- **Task goal**:
Count the lines below that contain the string "from", treating uppercase and lowercase as different, and reply with only that number.

- **Data for processing**:
begin
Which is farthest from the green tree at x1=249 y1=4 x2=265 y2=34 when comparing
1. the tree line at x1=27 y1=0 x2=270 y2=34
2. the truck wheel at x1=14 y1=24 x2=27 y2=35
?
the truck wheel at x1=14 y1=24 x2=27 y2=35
end
begin
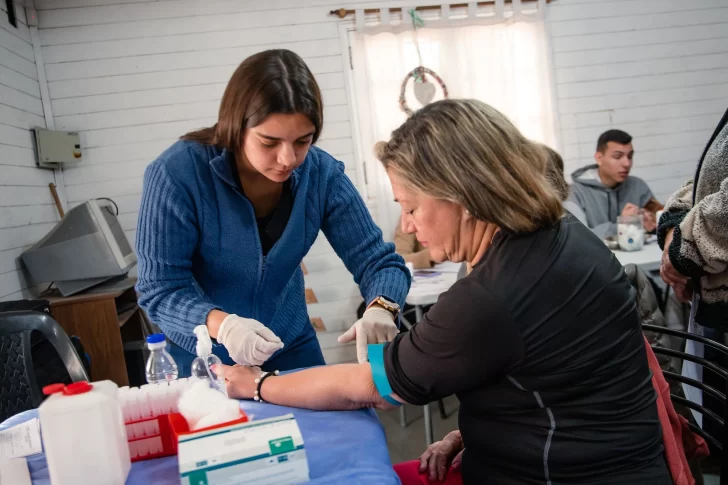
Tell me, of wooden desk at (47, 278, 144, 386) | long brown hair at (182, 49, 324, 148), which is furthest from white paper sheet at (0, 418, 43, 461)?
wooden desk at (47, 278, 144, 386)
end
- **Solution**:
2